Memorability also seems to correlate with popularity. Pictures that received a high number of likes on sites like Pinterest also tended to rate as being easy to remember.
So far, researchers have not encountered memory fatigue. When shown only highly memorable images, people tend to remember all of them better – not just the most memorable of the bunch. This implies that people can be induced to remember more if they are intentionally shown more memorable things.
How can law firms choose images that potential clients remember?
If you have to use stock, amp it up.
Like all creative tools, stock photography has its advantages and disadvantages. Stock subscriptions and user-generated stock sites provide a wide variety of images from which to choose, some of which are quite good, and most of which are cost effective.
However, the easy availability of stock photography can induce image selection laziness. Do a quick search, pick one of the first few pictures you see, and done. Easy. But not distinct. Very often, our team can look at an attorney website and know immediately where the firm purchased the photo and list other firms that have used the same image. Most visitors will not be as knowledgeable about stock, but they will understand, if subconsciously, that the pictures look vaguely familiar and do not stand out as noteworthy.
To avoid this, try customizing your stock. Take several images and combine them to make something unique. Or, combine a good stock picture with custom illustration to create visual impact. Everyone has seen the pictures of a handshake, a thoughtful business person and a courtroom. Dig deeper, get creative and be memorable.
Use custom illustrations or typography to create impact.
Imagine you are looking for a business attorney in Austin, Texas. You do a quick search and click through to a few websites, all of which are using some version of the Austin skyline and the Colorado river in a large banner at the top of the page.
Skyline pictures already receive a low memorability scores from CSAIL's algorithm. The memorability dilemma is only exacerbated by the fact that everyone is using approximately the same forgettable image.
Then, you come across a site with no picture in the header at all. Perhaps designers have created a graphic using several words in highly stylized text. This will naturally both stand out and pique curiosity.
Supplement custom photo shoots with personality.
Many firms are hiring professional photographers to handle their website photography needs. Yes, you will need a basic, professional head shot. But beyond that, try doing something unexpected.

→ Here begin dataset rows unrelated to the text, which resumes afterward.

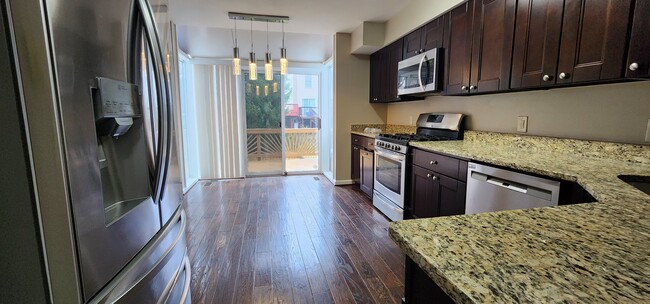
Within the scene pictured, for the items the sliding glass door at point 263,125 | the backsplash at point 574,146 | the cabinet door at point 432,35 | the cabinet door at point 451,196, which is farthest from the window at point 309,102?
the cabinet door at point 451,196

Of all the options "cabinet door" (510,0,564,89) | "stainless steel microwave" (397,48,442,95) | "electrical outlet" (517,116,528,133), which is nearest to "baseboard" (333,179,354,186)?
"stainless steel microwave" (397,48,442,95)

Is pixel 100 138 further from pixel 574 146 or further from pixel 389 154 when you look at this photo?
pixel 389 154

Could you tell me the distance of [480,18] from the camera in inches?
91.8

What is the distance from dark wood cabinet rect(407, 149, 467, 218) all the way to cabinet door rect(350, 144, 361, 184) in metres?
1.52

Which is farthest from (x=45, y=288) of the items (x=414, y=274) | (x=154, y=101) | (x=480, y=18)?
(x=480, y=18)

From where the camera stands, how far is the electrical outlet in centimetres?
225

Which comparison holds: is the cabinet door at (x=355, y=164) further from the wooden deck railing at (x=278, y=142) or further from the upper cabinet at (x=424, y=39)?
the upper cabinet at (x=424, y=39)

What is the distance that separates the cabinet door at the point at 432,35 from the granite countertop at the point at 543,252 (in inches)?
85.4

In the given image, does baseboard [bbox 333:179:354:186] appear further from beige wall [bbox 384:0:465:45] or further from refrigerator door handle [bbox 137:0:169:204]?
refrigerator door handle [bbox 137:0:169:204]

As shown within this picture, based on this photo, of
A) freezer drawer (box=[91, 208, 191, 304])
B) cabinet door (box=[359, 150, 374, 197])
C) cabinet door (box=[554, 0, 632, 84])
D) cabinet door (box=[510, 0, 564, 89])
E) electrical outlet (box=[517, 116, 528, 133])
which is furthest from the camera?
cabinet door (box=[359, 150, 374, 197])

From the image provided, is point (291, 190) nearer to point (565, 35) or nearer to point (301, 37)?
point (301, 37)

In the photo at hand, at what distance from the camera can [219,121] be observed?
16.7 feet

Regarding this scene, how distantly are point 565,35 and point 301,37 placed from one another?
3.21m

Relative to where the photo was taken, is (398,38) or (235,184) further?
A: (235,184)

1. Bring props: If, for example, you play an instrument or participate in a sport, bring your gear and show it off.
2. Dress down: Do not be afraid to wear a cycling jersey or a favorite cowboy hat.
3. Take photos away from the office: Have a favorite spot? Go there with a photographer and get natural shots in which you are in your element.
Choose the unexpected.
People know, basically, what lawyers do. You do not need to show them law books or gavels. And pictures of courtrooms are particularly problematic because they evoke feelings of fear and anxiety in most people. For lawyer website visitors, court is probably one of the last places they want to be. Instead, pick images that reflect your firm's personality, whether that is a close-up of a particularly cherished item in your office or a portrait in a unique location.
Everyone can be creative
Being creative and really getting behind a unique design strategy is not easy. There is safety in numbers and comfort in knowing that your firm is doing something that fits snugly into the cocoon of what others are doing. It is one thing to hear advice about distinction and uniqueness and another thing entirely to put it to practical use in the real world.
The temptation to take what appears to be a successful formula from someone else and try to replicate it may be strong. But it is, in the long term, a losing strategy.